1. We begin by using the same code as in the prior section to load packages and import the csv file. The origin variable is imported as a category variable as before.

from pathlib import Path
import pandas as pd
import plotnine as p9
auto_path = Path('..') / 'datasets' / 'Auto.csv'

print(auto.dtypes)
Unnamed: 0         int64
mpg              float64
cylinders          int64
displacement     float64
horsepower         int64
weight             int64
acceleration     float64
year               int64
origin          category
name              object
dtype: object

#### 3.4.4.1 Exploring - Mapping variables to non-axis aesthetics

1. This example creates a scatter plot of weight and mpg. The origin variable is used as the color aesthetic. The points will have a unique color for each level of origin.

print(
p9.ggplot(auto, p9.aes(x='weight', y='mpg')) +
p9.geom_point(p9.aes(color='origin')) +
p9.theme_bw())
<ggplot: (143602164053)> This graph allows us to see that level 1 of origin contains automobiles that not only have lower gas mileage than the other two levels, but also that are heavier. The boxplots in the prior section informed us that level 1 had lower mpg automobiles than the other two levels. But we could not see that this might be influenced by the weight of the automobiles.
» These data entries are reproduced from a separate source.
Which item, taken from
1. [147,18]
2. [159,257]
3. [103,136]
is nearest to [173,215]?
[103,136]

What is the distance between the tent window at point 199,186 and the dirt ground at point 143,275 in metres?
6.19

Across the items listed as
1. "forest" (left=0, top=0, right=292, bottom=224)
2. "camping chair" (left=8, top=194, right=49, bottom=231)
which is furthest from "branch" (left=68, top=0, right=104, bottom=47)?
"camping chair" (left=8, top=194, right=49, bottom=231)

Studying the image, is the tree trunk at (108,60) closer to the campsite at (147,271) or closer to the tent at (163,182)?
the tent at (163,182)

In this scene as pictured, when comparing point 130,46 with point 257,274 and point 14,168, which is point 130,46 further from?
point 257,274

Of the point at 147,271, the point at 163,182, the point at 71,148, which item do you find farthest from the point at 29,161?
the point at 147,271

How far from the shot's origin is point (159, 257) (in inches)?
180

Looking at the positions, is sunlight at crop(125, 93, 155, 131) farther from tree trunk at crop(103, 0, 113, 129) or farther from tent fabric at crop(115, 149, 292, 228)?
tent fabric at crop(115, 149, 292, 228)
#### 3.4.4.2 Exploring - Facet

1. This example explores the relationships between the same three variables as the prior example. This example facets on origin instead of mapping origin to color.

print(
p9.ggplot(auto, p9.aes(x='weight', y='mpg')) +
p9.geom_point() +
p9.facet_wrap('~ origin') +
p9.theme_bw())
<ggplot: (-9223371893260404413)> The faceted graph provides similar information as the graph that used color. Which one you use is a matter of personal preference and the purpose. For example, if I am looking to see details about the individual levels, I use faceting. If I am looking at contrasting the levels to each other, I use color.

The next two examples demonstrate some of the other themes, legend displays, and titles and labels that can be used.

#### 3.4.4.3 Exploring - Legends

1. This example starts with the color mapped graph. The theme has been changed from black on white to the light theme. Also, the legend position is moved to the bottom, the legend title is removed, and names are given to the levels. A legend position of "none" can be used to remove the legend.

The legend position parameter in R can use bottom. If bottom is used in plotnine, the legend may be positioned on top of part of the graph. To put the legend undereth the graph in plotnine you may need to shrink the plot with subplots_adjust and then manually create the bottom legend using legend_position and legend_direction.

print(
p9.ggplot(auto, p9.aes(x='horsepower', y='mpg')) +
p9.geom_point(p9.aes(color='origin')) +
p9.theme_light() +
p9.theme(
legend_position=(.5, .05),
legend_direction='horizontal',
legend_title=p9.element_blank()) +
p9.scale_color_discrete(labels=['American', 'European', 'Japanese']))
<ggplot: (-9223371893252628827)> #### 3.4.4.4 Exploring - Titles and axis labels

1. This example starts with the color mapped graph. The theme has been changed from black on white to the classic theme. Also, a title is given and the axis labels are changed. The default title position in plotnine is centered. The default can be changed using theme_update. For example, theme_update(plot_title = element_text(hjust = 0.5)) provides the default centered title. Changing the value of hjust will move the text to the right or left.

print(
p9.ggplot(auto, p9.aes(x='weight', y='horsepower')) +
p9.geom_point(p9.aes(color='origin')) +
p9.theme_classic() +
p9.ggtitle('Automobile Horsepower and Weight') +
p9.xlab('Weight in Pounds') +
p9.ylab('Miles/Gallon'))
<ggplot: (143597514118)> ### 3.4.5 Exercises

These exercises use the Mroz.csv data set that was imported in the prior sections of this chapter.

1. Create a scatter plot for age against lwg. Use color to display women college attendance status.

2. Facet the prior plot on hc.

3. Add a loess smoothing line hc.

4. If the prior plot produces a message or warning, change the code to avoid the warning.

5. Add a title and provide better axis labels.

6. Create a plot that explores the relationship between at least three variables. Use at least one different value than was used in the prior exercise.